Truckers driving on Maritime Street at the port's outer harbor terminals were randomly selected for a brief inspection during which air resources board personnel checked to ensure trucks had the proper emission filters in place and had registered their rigs with the state board that oversees air pollution standards.
Inspections at the port are part of the resources board's "Gear Up for Clean Truck Month," a multiagency enforcement action that has conducted more than 6,000 inspections of commercial diesel vehicles throughout the state and issued more than 700 violations.
Violators are punished with fines ranging from $300 to $1,800 and include mandatory enrollment in an air pollution emissions course that is taught at local community colleges.
At the Port of Oakland Wednesday, inspectors were making sure trucks with engines older than 2007 had proper filters in place and that the drivers and truck owners were properly maintaining
"It is at some level part of the regular checks we do," said Beth White, manager of bus and truck regulation at the Air Resources Board. "We all want to breath clean air and that is why we are here." Over the last decade, the state has issued increasingly more stringent regulations on the amount of emissions a diesel truck can spew into the air with a heavy focus on trucks working at the state's ports which historically have attracted the oldest and most polluting vehicles.
For example, by the end of this year, any truck with an engine built before 2007 must be equipped with a diesel filter that will reduce certain kinds of emissions by more than 80 percent. By 2023, all trucks accessing the port must have engines built no later than 2010.
For truckers, the inspections offer a chance to both learn about the new regulations but also to be reminded that future costs will rise if they want to continue working at the port.
Rachid Bassaid, 48, was reminded of the future costs Wednesday as he pulled his rig into the inspection line along Maritime Street. Although Bassaid's truck passed the spot check, he knows that come Jan. 1 he will no longer be able to use his vehicle at the port.
"At the end of the year, I'm going to have to be done," he said. "For me, the financing is going to be a problem because my truck isn't even paid off yet."
Bassaid has a truck with a 2005 engine and the cost of retrofitting that engine with a filter to meet the new standards will be cost prohibitive. Retrofits cost at least $15,000 and Bassaid said he cannot afford the extra costs.
While the state has offered numerous incentives and grant programs to help truckers find cleaner burning engines, the pot of money is always shrinking while the demand for it rises.
Yet inspectors on Wednesday heralded the progress being made at state ports as they found fewer and fewer violators and newer and newer trucks on the street.
White said inspectors expect to review dozens of trucks at the port this week but would not have exact numbers on the amount of trucks inspected or the number of violators found until the end of the week.

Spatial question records
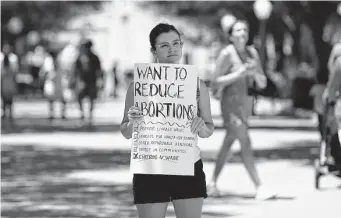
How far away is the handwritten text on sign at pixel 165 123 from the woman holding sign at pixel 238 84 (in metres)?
4.78

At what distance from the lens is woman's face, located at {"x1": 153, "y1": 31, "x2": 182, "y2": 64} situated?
6234 millimetres

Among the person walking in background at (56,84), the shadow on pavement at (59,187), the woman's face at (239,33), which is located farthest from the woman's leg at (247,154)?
the person walking in background at (56,84)

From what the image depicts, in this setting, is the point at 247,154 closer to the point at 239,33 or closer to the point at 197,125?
the point at 239,33

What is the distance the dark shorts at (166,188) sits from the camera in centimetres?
623

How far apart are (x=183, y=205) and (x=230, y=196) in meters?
5.29

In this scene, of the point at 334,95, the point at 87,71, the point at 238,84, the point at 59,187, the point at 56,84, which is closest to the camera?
the point at 238,84

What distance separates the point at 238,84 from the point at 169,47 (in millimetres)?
4957

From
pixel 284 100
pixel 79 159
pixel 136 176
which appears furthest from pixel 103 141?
pixel 284 100

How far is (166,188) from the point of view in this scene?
6.25m

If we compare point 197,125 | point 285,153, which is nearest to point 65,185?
point 285,153

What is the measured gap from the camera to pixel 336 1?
84.1 feet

What this task involves: In the article on truck inspections at the Port of Oakland, what range of fines do violators face? These lines are separate material with no connection to the article on truck inspections.

Written response: $300 to $1,800